**Provided records**

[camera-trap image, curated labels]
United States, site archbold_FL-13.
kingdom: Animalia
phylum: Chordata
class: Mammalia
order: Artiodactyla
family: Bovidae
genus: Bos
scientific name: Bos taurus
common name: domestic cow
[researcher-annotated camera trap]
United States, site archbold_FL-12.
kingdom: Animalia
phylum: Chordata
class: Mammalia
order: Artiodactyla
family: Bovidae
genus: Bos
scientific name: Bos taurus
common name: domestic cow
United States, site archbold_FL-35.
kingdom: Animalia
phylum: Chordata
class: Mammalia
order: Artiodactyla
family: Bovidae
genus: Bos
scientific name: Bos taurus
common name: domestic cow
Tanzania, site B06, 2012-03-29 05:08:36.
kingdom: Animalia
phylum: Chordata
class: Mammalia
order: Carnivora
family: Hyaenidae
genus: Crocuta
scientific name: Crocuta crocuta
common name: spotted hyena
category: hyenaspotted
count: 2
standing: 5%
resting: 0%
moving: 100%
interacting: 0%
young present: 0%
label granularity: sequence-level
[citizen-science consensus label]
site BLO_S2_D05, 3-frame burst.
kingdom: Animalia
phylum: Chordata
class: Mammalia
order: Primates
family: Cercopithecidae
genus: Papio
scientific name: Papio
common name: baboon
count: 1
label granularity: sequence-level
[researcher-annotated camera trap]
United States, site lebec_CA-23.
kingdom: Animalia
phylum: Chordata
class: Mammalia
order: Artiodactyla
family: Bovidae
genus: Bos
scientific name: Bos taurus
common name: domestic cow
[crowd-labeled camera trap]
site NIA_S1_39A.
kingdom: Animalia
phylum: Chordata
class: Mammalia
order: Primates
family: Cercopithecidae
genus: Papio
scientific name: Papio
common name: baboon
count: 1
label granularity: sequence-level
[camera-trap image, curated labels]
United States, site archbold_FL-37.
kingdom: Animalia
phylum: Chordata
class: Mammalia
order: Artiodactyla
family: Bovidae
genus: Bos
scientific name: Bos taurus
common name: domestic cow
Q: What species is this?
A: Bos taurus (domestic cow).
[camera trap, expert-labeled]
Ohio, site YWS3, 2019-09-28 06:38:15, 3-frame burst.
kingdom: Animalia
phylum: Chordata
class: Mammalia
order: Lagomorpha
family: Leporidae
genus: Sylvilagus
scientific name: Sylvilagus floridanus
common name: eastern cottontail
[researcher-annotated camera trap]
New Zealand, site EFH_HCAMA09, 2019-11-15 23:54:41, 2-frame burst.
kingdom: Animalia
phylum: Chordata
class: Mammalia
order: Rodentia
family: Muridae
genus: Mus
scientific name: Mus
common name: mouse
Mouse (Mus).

**Prompt**
Only a number is wanted here: how many lines of the material contain the string "site".

**Result**
10